A betreft bijvoorbeeld een gezamenlijk opleidingsplan voor een specifieke deskundigheid die van belang is bij het primaire proces van de keten. Men wil dus samen beslissen over iets dat ten opzichte van het hoofdproces van de keten kan worden gezien als ondersteunend. Zo is een voorbeeld van B dat men een gemeenschappelijke instantie inricht die voor de uitvoering van het primaire proces van de keten beleidsuitgangspunten vaststelt voor alle ketenpartners. Wat die beleidsuitgangspunten inhouden, hangt af van de concrete keten en de bevoegdheden van die gemeenschappelijke overkoepelende instantie. Een voorbeeld van C is het vaststellen van een bindende agenda voor een formeel overleg over samenwerking in de uitvoering, D kan een gezamenlijk onderzoeksproject zijn.
Ketenproject A heeft een grote kans op succes, omdat het past bij wat men in deze keten gewend is gezamenlijk te doen. Project B is op alle rijen van de matrix omgeven door een of meer witte vakjes. Volgens het samenwerkingsprofiel heeft het project dan geen schijn van kans. Ketenproject C lijkt redelijk haalbaar, maar de kansen zouden volgens het schema toenemen als op het niveau van uitvoering al van gezamenlijk beslissen sprake zou zijn. Pas in die ontwikkelingsfase van een keten wordt structureel overleg op beleidsniveau belangrijk. Ketenproject D sluit aan bij de huidige praktijk en biedt een goede slaagkans omdat het ketenproject alleen betrekking heeft op de ondersteuning van het primaire proces in de keten.
Dit voorbeeld van beoordeling van een ketenproject met het organisatieprofiel uit de toolkit van de methode ‘keteninformatisering’ beoogt duidelijk te maken dat de controller die zich realiseert hoe belangrijk ketenrisico’s zijn voor zijn organisatie, niet met lege handen hoeft te staan. De methode ‘keteninformatisering’ heb ik weliswaar ontwikkeld voor informatiseringprojecten, maar gaandeweg wordt het mij steeds duidelijker dat het instrumentarium een veel breder toepassingsgebied heeft binnen bestuur en management. Dat lijkt mij goed nieuws voor de Public Controller.
Dr. mr. J.H.A.M. Grijpink, econoom en jurist, is als raadadviseur werkzaam bij de directie algemene justitiële strategie van het ministerie van Justitie. Hij is als docent verbonden aan de postdoctorale opleiding Controller in de Publieke sector van de Vrije Universiteit te Amsterdam voor het vak ketensamenwerking en keteninformatisering. Dit artikel is op persoonlijke titel geschreven.
Noten
1 Deze verkenning heb ik voor het eerst mogen verrichten met de groep die in 2002 aan de postdoctorale opleiding Controller in de Publieke sector heeft deelgenomen. Dit artikel is zodoende deels gebaseerd op hun ervaring en inzicht, waarvoor ik de groep 2002 zeer erkentelijk ben.

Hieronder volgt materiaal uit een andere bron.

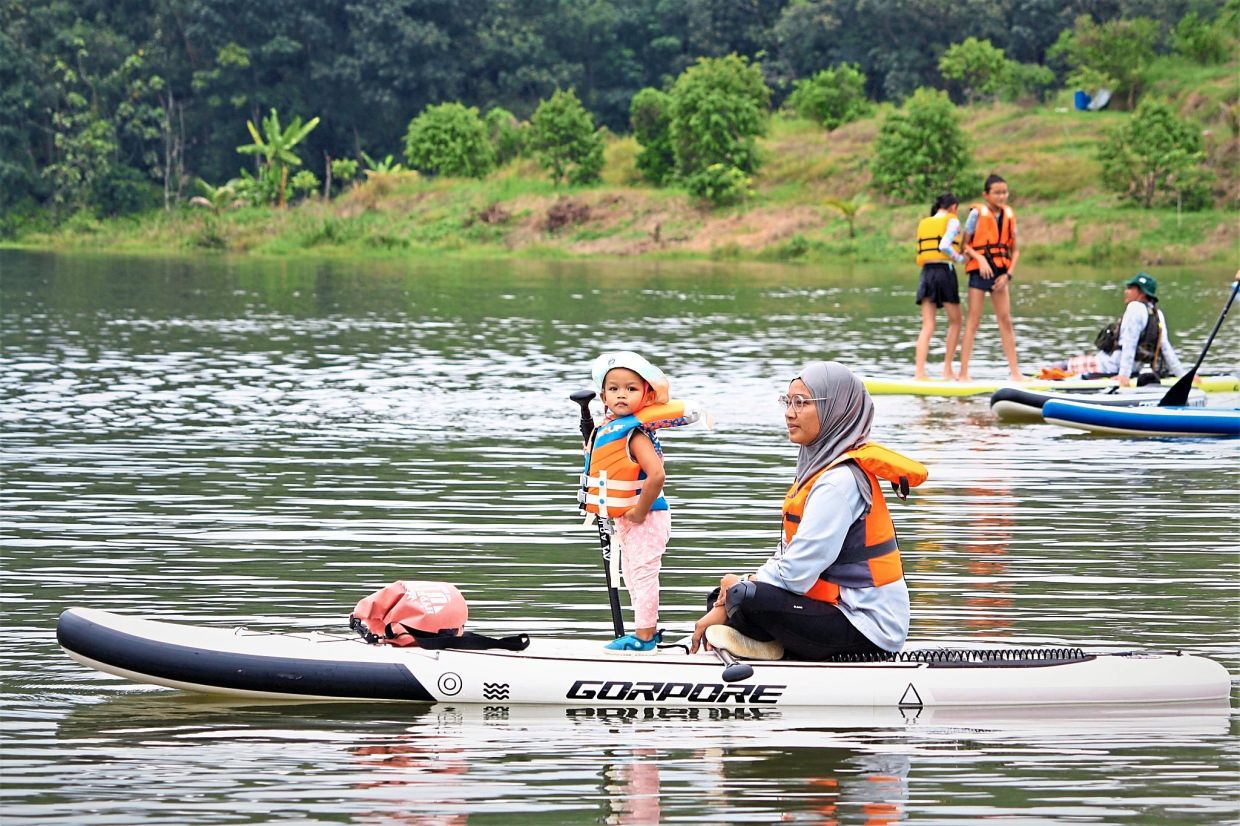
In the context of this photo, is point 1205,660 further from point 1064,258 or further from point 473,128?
point 473,128

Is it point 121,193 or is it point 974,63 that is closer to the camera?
point 974,63

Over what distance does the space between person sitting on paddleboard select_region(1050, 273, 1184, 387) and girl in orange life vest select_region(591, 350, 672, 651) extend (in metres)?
8.42

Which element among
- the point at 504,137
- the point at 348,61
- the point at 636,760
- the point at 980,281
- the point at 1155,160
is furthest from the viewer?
the point at 348,61

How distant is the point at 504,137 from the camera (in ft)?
193

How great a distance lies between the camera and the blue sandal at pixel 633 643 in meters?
6.83

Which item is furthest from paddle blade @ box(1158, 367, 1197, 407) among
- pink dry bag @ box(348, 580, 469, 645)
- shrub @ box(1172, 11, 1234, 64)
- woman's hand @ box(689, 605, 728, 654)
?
shrub @ box(1172, 11, 1234, 64)

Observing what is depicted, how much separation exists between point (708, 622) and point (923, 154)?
40006 millimetres

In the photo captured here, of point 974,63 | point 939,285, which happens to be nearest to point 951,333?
point 939,285

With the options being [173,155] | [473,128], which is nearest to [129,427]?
[473,128]

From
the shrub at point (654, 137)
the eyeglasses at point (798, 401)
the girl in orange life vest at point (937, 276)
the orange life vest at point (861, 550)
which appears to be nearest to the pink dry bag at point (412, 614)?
the orange life vest at point (861, 550)

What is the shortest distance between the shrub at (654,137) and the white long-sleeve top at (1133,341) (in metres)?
37.8

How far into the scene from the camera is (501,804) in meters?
5.52

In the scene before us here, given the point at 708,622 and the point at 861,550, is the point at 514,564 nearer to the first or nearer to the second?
the point at 708,622

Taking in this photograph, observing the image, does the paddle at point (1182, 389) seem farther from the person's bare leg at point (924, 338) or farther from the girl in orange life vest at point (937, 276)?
the person's bare leg at point (924, 338)
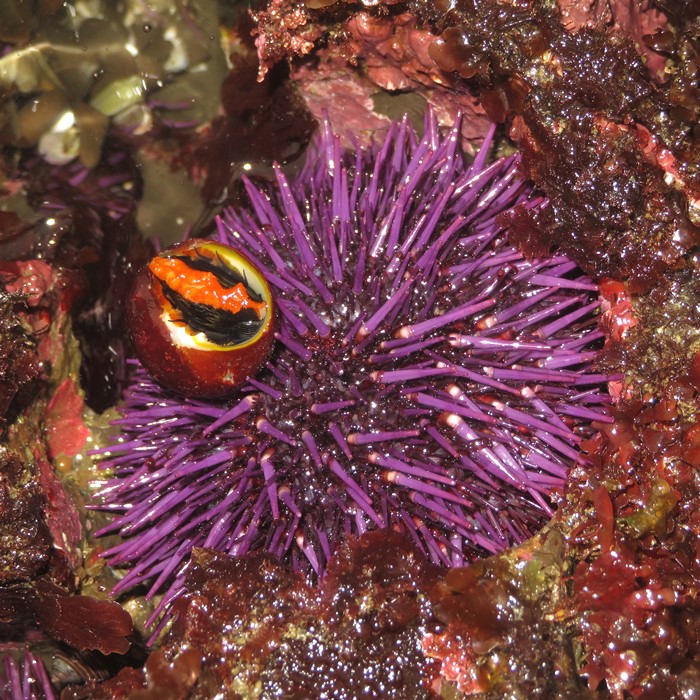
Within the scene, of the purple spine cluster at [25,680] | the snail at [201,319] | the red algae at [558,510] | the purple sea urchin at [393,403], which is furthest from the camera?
the purple spine cluster at [25,680]

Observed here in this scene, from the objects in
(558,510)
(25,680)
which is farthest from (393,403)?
(25,680)

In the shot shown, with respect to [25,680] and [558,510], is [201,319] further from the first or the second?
[25,680]

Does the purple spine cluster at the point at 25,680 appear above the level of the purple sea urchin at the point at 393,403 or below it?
below

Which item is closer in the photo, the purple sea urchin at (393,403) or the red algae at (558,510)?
the red algae at (558,510)

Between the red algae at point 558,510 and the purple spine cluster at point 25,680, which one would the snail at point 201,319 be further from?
the purple spine cluster at point 25,680

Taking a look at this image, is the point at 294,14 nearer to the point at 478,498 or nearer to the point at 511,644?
the point at 478,498

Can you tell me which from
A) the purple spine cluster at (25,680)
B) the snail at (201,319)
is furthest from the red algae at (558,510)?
the snail at (201,319)

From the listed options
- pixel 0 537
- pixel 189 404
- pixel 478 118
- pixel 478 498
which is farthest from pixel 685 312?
pixel 0 537

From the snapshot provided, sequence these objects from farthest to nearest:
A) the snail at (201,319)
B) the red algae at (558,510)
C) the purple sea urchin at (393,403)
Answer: the purple sea urchin at (393,403) → the snail at (201,319) → the red algae at (558,510)

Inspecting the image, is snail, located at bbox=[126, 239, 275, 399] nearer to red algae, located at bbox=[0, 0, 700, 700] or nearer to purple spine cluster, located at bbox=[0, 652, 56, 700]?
red algae, located at bbox=[0, 0, 700, 700]
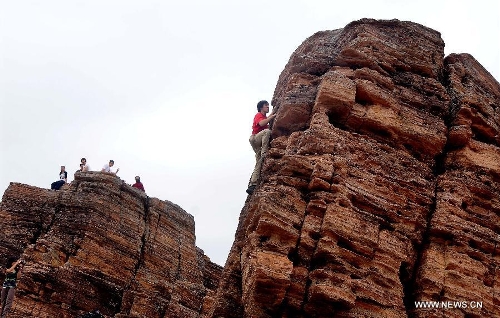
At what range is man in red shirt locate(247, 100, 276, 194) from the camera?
2423 centimetres

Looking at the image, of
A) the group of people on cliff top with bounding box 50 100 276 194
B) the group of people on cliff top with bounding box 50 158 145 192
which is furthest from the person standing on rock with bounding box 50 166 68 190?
the group of people on cliff top with bounding box 50 100 276 194

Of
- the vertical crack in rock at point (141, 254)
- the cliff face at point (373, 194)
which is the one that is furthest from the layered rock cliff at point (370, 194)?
the vertical crack in rock at point (141, 254)

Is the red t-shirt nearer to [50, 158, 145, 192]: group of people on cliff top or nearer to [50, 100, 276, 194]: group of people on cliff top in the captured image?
[50, 100, 276, 194]: group of people on cliff top

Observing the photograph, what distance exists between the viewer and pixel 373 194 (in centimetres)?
2094

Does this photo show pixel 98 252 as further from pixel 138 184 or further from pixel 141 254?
pixel 138 184

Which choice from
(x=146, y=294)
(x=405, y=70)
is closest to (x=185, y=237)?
(x=146, y=294)

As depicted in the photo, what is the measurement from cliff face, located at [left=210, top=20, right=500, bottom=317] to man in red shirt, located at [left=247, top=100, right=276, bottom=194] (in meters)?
0.70

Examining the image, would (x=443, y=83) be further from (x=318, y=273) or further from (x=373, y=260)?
(x=318, y=273)

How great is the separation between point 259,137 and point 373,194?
636 centimetres

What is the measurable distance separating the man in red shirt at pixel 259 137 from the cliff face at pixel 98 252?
13.1m

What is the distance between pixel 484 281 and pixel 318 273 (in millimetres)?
6427

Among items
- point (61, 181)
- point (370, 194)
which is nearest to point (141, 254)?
point (61, 181)

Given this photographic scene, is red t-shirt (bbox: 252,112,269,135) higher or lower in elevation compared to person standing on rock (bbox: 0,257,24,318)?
higher

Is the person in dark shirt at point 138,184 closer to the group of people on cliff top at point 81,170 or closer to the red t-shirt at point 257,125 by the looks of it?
the group of people on cliff top at point 81,170
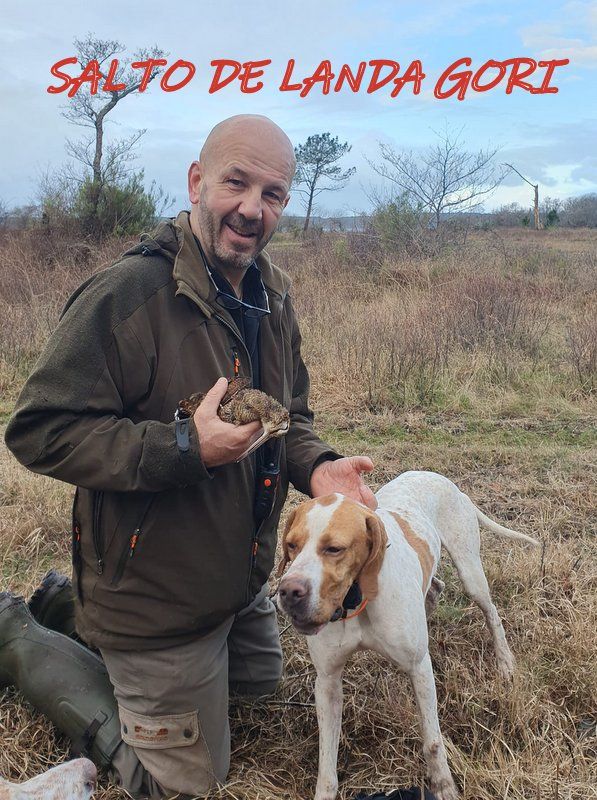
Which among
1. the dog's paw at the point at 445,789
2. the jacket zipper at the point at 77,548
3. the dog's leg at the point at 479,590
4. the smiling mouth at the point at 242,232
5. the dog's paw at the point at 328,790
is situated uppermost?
the smiling mouth at the point at 242,232

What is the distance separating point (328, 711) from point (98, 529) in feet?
3.44

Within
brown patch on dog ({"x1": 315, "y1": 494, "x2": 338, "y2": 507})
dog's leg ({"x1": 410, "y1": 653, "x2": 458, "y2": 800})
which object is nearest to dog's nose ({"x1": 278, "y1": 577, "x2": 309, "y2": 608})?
brown patch on dog ({"x1": 315, "y1": 494, "x2": 338, "y2": 507})

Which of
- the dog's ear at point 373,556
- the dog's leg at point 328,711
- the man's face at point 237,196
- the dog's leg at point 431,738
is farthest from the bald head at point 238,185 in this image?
the dog's leg at point 431,738


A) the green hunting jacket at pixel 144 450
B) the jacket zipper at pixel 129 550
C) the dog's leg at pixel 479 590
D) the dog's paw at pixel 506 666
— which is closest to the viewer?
the green hunting jacket at pixel 144 450

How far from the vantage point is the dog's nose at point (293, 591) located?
2.00 m

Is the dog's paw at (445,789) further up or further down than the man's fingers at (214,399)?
further down

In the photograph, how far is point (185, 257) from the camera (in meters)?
2.50

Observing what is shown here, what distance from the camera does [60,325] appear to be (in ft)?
7.64

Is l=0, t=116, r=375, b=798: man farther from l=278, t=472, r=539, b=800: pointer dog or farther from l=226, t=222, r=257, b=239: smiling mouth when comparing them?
l=278, t=472, r=539, b=800: pointer dog

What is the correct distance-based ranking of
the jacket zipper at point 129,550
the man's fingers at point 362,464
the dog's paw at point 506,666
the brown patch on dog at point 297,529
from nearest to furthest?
1. the brown patch on dog at point 297,529
2. the jacket zipper at point 129,550
3. the man's fingers at point 362,464
4. the dog's paw at point 506,666

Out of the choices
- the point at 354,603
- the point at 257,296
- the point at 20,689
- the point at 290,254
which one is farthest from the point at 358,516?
the point at 290,254

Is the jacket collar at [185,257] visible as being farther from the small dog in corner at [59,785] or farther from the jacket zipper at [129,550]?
the small dog in corner at [59,785]

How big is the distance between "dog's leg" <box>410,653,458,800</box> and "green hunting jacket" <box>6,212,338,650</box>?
712 millimetres

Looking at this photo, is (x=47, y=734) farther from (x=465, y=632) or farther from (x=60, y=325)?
(x=465, y=632)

2 Bij Sdu Uitgevers is van mijn hand tot dusver verschenen:
(1) Keteninformatisering, 1997, ISBN 90 5409 131 2, 2e druk 1999
(2) Werken met keteninformatisering, 1999, ISBN 90 5409 226 2, 2e druk 2001
(3) Informatiestrategie voor ketensamenwerking, 2002, ISBN 90 1209 697 9
NB (1)+(2)+(3) samen zijn onder ISBN 90 5409 234 3 voor een speciale bundelprijs te bestellen.
3 Keteninformatisering, p. 55 e.v. en Werken met keteninformatisering, p. 97 e.v.